SHORT PROBLEM 1
Copy the acoustic ink printer patent text below, everything from "US 5268610 A" down to "grey scale printing.".
SHORT PROBLEM 2
According to the claims in the acoustic ink printer patent text below, what are the layers of the transducer?

SOURCE EXTRACT
┌────────
US 5268610 A
An acoustic ink printer transducer comprising a piezoelectric layer positioned between two suitable electrode materials. Also, a method for obtaining second harmonic operations from an acoustic ink printer transducer to enable ejection of a number of different ink droplet sizes from the acoustic ink printer thereby facilitating grey scale printing.
1. The method of ejecting ink droplets in an acoustic ink printer, comprising energizing a transducer having a piezoelectric layer between a first electrode and a second electrode, each of said first electrode and piezoelectric layer having a thickness of λ/4 of the fundamental frequency of the transducer, to obtain acoustic waves, said step of energizing comprising energizing said transducer to oscillate at the fundamental and second harmonic for controlling the size of ink droplets that are ejected from the transducer.
2. The method of ejecting ink droplets of different sizes in an acoustic ink printer, comprising:
(a) providing in the acoustic ink printer a transducer having a piezoelectric layer between a first electrode and a second electrode, each of said first electrode and piezoelectric layer having thicknesses such that, when energized, the transducers can be caused to oscillate at a fundamental frequency and at at least the second harmonic of said fundamental frequency to obtain acoustic wave;
(b) energizing said transducer to oscillate at the fundamental frequency or the second harmonic for controlling the size of ink droplets that are ejected by the acoustic ink printer.
└────────
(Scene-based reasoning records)
┌────────
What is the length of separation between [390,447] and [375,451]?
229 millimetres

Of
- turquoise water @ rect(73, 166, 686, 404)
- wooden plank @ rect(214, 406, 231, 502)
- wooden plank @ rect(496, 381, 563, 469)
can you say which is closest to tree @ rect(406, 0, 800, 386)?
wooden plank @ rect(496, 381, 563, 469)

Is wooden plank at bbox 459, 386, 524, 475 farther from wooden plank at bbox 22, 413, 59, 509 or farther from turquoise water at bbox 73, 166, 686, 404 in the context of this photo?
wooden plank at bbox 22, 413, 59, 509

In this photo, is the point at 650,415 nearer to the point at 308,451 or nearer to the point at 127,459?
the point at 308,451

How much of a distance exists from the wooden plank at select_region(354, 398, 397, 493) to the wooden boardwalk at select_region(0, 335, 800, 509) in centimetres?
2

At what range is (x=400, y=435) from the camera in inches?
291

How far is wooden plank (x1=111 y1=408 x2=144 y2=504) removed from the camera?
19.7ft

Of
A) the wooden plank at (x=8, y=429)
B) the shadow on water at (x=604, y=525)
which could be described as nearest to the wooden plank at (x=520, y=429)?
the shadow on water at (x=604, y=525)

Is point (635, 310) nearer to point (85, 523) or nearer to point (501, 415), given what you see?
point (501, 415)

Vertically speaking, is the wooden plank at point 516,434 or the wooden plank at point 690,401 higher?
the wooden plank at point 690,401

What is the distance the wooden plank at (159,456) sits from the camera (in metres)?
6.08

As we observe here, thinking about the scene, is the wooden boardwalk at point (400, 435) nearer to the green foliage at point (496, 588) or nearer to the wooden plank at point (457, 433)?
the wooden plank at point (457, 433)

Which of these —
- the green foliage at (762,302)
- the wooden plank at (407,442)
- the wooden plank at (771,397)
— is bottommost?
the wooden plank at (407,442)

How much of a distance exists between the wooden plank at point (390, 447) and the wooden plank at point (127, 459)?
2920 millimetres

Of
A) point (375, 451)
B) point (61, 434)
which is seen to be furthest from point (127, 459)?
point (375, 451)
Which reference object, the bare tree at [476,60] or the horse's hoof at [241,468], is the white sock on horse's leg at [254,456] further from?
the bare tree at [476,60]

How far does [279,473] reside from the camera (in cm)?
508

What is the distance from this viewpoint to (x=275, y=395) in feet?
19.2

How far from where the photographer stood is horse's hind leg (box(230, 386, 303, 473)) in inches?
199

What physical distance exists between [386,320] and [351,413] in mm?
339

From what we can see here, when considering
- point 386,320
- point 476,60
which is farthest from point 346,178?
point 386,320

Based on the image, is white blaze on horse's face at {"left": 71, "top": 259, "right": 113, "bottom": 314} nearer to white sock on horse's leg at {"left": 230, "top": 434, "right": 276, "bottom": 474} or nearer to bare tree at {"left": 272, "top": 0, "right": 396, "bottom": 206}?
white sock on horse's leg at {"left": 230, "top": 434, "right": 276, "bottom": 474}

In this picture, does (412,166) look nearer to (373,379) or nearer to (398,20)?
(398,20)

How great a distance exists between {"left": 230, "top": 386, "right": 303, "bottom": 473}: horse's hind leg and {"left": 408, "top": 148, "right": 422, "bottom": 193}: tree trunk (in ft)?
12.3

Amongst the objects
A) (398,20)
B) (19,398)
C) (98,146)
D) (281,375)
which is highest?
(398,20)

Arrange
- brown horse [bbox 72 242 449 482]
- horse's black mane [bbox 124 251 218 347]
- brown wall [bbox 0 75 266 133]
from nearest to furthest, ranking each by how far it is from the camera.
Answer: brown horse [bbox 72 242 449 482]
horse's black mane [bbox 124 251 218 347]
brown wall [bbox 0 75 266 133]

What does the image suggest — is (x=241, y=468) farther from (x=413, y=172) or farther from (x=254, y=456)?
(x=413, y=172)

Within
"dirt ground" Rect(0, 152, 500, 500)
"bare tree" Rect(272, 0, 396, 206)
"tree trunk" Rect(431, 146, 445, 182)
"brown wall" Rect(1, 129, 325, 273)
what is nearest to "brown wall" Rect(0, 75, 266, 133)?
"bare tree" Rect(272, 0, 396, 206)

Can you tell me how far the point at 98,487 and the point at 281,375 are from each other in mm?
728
└────────
┌────────
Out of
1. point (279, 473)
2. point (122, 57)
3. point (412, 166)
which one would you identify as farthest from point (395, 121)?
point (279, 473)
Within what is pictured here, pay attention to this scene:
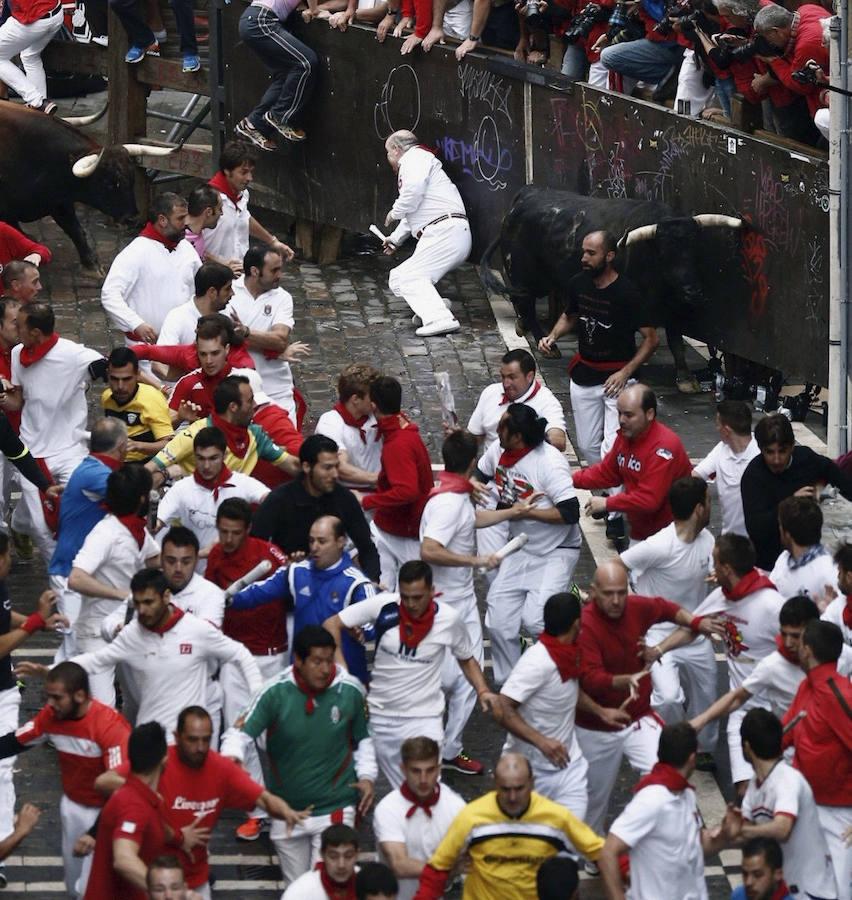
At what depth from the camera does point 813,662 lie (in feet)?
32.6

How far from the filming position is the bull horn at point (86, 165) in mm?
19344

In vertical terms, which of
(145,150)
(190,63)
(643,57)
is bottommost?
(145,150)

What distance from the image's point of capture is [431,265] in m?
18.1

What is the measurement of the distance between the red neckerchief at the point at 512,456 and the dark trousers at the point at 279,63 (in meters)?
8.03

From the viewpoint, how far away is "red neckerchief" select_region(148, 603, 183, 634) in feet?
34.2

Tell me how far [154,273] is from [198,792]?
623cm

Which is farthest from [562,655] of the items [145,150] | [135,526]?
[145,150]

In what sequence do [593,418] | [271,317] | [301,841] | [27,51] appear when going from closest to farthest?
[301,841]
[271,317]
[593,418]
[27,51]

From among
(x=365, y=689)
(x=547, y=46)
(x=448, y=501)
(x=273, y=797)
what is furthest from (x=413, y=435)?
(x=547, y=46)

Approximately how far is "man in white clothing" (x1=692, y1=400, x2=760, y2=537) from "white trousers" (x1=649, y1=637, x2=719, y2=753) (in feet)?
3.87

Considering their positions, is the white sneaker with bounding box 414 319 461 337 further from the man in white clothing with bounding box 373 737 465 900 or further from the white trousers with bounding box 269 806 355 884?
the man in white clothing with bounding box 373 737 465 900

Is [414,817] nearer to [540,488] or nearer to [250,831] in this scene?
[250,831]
└────────
┌────────
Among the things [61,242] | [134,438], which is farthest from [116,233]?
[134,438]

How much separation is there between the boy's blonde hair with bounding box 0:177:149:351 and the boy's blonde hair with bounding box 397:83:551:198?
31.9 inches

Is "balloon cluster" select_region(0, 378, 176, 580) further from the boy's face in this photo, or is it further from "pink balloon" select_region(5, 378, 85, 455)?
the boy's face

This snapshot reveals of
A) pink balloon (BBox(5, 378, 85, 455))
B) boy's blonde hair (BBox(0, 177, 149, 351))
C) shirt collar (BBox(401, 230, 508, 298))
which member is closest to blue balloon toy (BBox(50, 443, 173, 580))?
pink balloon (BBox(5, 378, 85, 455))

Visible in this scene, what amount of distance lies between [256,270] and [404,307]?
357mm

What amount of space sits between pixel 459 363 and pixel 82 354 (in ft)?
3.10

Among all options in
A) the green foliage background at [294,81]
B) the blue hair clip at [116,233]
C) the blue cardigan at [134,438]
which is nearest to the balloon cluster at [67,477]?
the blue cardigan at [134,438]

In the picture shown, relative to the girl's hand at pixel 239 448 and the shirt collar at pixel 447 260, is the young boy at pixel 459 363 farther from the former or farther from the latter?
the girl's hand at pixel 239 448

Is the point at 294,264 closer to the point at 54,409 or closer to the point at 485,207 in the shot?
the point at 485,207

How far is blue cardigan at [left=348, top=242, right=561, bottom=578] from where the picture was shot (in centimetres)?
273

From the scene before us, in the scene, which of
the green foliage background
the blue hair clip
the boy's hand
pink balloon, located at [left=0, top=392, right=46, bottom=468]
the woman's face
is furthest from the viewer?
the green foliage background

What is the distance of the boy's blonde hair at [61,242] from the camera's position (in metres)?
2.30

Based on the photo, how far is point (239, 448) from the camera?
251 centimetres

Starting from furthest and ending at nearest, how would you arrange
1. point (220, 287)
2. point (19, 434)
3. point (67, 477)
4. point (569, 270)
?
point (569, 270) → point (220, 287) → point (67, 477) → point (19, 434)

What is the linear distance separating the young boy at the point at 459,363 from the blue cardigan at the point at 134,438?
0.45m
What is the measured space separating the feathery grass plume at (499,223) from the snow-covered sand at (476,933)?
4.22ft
└────────
WORKED ANSWER 1
US 5268610 A
An acoustic ink printer transducer comprising a piezoelectric layer positioned between two suitable electrode materials. Also, a method for obtaining second harmonic operations from an acoustic ink printer transducer to enable ejection of a number of different ink droplet sizes from the acoustic ink printer thereby facilitating grey scale printing.

WORKED ANSWER 2
The piezoelectric layer, the first electrode and the second electrode.